Comme le sentiment de la nature, celui du divin a inspiré des poésies qui sont, tantôt des élans d’amour, des prières suppliantes, pleines de saints désirs, des hymnes magnifiques au Dieu créateur, au « Roi éternel des siècles », et tantôt des méditations douloureuses, où l’âme troublée cherche avec angoisse le Dieu caché dont elle a pourtant l’idée.

Mon esprit, qui du doute a senti la piqûre,
Habite, âpre songeur, la rêverie obscure
[…]
Le mot, c’est Dieu. Ce mot luit dans les âmes veuves ;
Il tremble dans la flamme ; onde, il coule en tes fleuves,
Homme, il coule en ton sang ;
Les constellations le disent au silence ;
Et le volcan, mortier de l’infini, le lance
Aux astres en passant.

Ne doutons pas. Croyons. Emplissons l’étendue
De notre confiance, humble, ailée, éperdue.

(Victor Hugo, « Pleurs dans la nuit », Les Contemplations, Livre sixième, VI, 1856)

C’est le même poète qui proclame la puissance de Dieu et sa majesté :

Gloire à Dieu seul ! son nom rayonne en ses ouvrages !
Il porte dans sa main l’univers réuni ;
Il mit l’éternité par delà tous les âges,
Par delà tous les cieux il jeta l’infini.

Il a dit au chaos sa parole féconde,
Et d’un mot de sa voix laissé tomber le monde.
L’archange auprès de lui compte les nations,
Quand, des jours et des lieux franchissant les espaces,
Il dispense aux siècles leurs races,
Et mesure leur temps aux générations.

(Victor Hugo, « Jéhovah », in Odes et Ballades, 1828)

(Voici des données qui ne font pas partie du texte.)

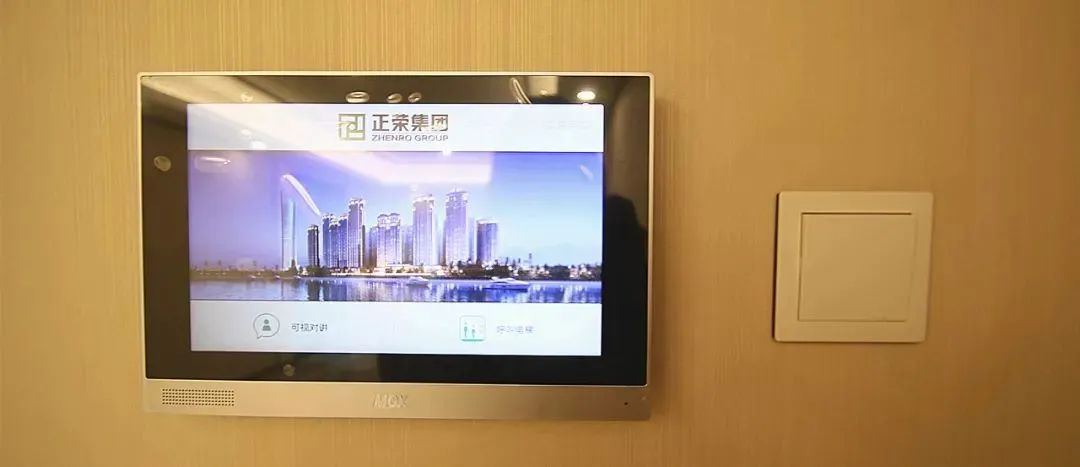 河西南哪个小区值得购买,河西南最新成交价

Jéhovah est aussi un dieu d’amour, qui inspire d’ardents et tendres désirs. Témoin cette élégie biblique, cette plainte désolée, dans la détresse et l’abandon :

Comme le cerf languit après la source d’eau,
Mon âme languit après toi, Seigneur ;
Mon âme a soif de Dieu, du Dieu vivant.
Quand pourrai-je venir et contempler la face de Dieu ?
Depuis longtemps déjà les larmes sont ma nourriture, jour et nuit ;
Et de jour en jour on me dit : En quoi t’assiste-t-il maintenant, ton Dieu ?
Alors je me rappelais, et mes larmes coulaient en abondance,
Je me rappelais le temps où, moi aussi, j’allais au temple de Dieu.

(Psaume XLIIe)

Ainsi la même idée peut inspirer des poésies d’un caractère bien différent. Cela prouve la richesse des grands thèmes lyriques. Elle est facile à expliquer.

Conclusion

La joie et la tristesse, le désir et la crainte, l’espérance ou le désespoir, l’amour ou la haine, toute la gamme de la sensibilité, avec d’innombrables combinaisons, peut vibrer dans l’âme humaine, touchée par l’idée de Dieu et de la patrie, par la pensée de la mort et le spectacle de la nature.

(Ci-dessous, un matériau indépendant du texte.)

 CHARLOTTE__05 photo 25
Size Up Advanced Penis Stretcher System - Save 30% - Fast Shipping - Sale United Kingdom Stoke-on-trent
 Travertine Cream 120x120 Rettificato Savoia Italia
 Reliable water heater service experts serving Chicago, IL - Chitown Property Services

Ces grands objets, Dieu et la nature, la patrie, l’amour et la mort, ont la vertu d’ébranler les cœurs et d’en faire jaillir des poèmes mouillés de larmes ou des hymnes de joie : idées, sentiments et images surgissent à l’envi, écho merveilleux, qui s’étend et se prolonge en ondulations amples et sonores.

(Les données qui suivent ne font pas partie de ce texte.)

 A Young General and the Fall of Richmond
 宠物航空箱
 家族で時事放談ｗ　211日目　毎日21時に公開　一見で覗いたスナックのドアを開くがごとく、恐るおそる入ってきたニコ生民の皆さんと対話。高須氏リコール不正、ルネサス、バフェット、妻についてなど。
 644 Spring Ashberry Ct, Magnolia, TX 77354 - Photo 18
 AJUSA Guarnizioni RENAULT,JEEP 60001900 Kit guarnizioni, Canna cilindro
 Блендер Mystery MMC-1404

L’homme a, dans son cœur, au fond de son cœur, le sentiment et le besoin de l’infini, un besoin de savoir et un besoin d’aimer, que rien en ce monde ne satisfait complètement : l’homme est proprement infini dans ses vœux. Les émotions font prendre à l’âme son essor vers l’infini où elle s’élève par des comparaisons, des métaphores et des images.